::: INFORMATION SUPPLIED
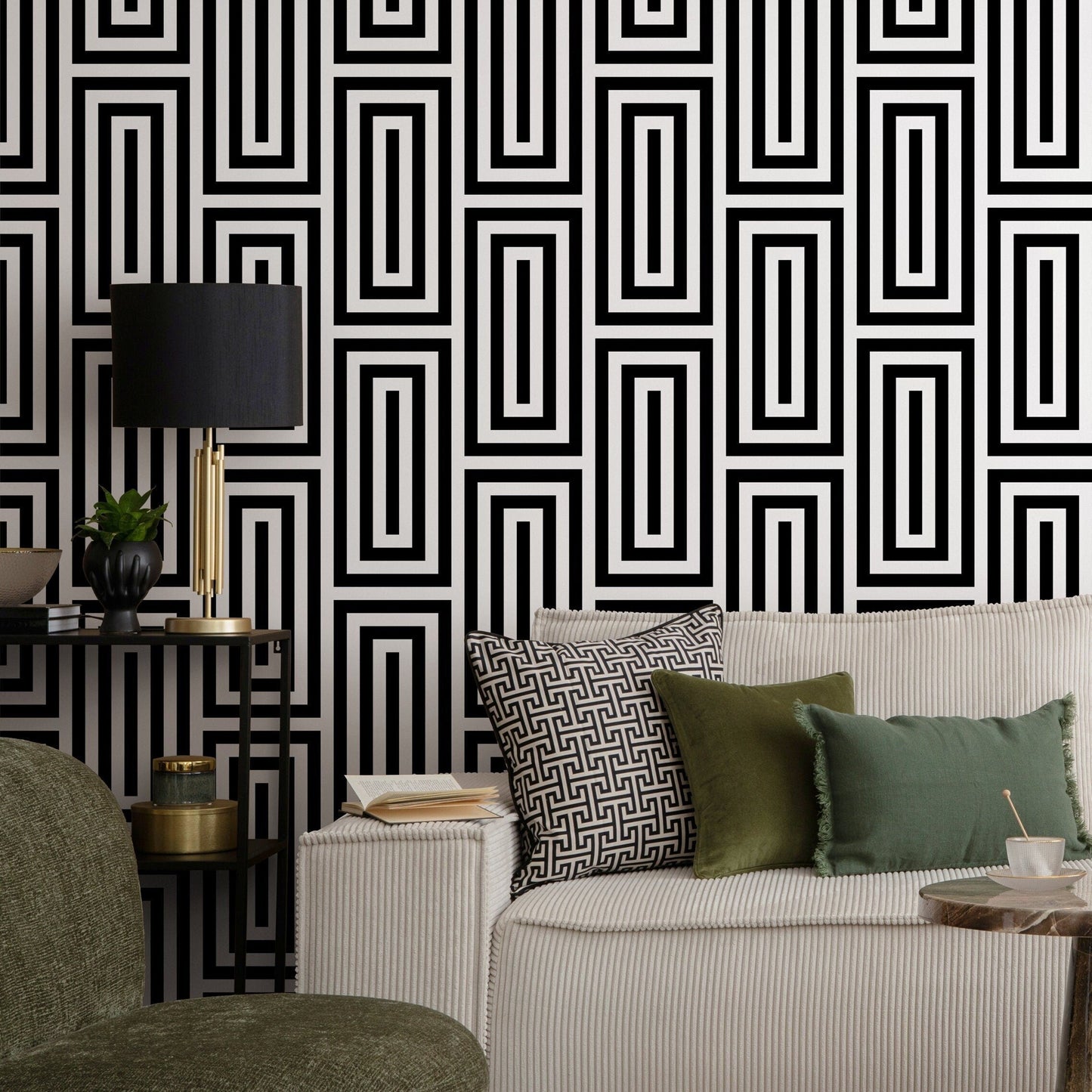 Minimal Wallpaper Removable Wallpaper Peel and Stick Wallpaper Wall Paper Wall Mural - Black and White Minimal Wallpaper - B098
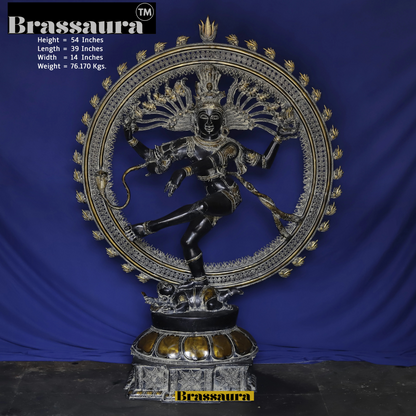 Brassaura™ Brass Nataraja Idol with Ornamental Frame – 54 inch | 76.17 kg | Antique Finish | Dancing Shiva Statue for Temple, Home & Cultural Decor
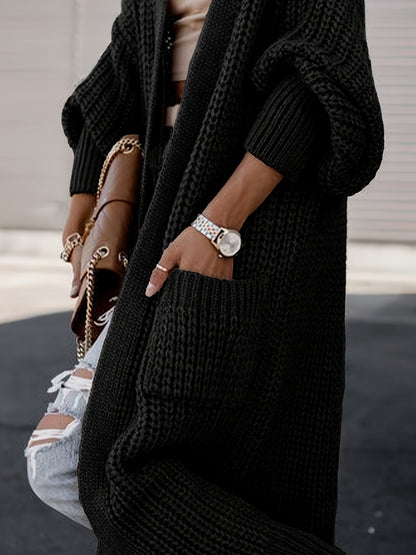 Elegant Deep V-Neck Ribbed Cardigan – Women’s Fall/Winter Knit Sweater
::::::
::: INFORMATION SUPPLIED
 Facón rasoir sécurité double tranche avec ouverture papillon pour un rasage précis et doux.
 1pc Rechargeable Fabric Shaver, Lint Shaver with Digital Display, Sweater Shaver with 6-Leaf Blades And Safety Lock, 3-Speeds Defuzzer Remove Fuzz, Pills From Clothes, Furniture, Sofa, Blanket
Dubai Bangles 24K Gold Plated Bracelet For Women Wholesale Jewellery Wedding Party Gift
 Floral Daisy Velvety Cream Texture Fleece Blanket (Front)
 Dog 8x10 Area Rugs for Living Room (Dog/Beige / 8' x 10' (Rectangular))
::::::
Return the rows from the one containing "Minimal Wallpaper Removable" through the one containing "Elegant Deep V-Neck", both included, with each line repeated verbatim. Omit the pictures from your output.

> ANSWER BOX:
 Minimal Wallpaper Removable Wallpaper Peel and Stick Wallpaper Wall Paper Wall Mural - Black and White Minimal Wallpaper - B098
 Brassaura™ Brass Nataraja Idol with Ornamental Frame – 54 inch | 76.17 kg | Antique Finish | Dancing Shiva Statue for Temple, Home & Cultural Decor
 Elegant Deep V-Neck Ribbed Cardigan – Women’s Fall/Winter Knit Sweater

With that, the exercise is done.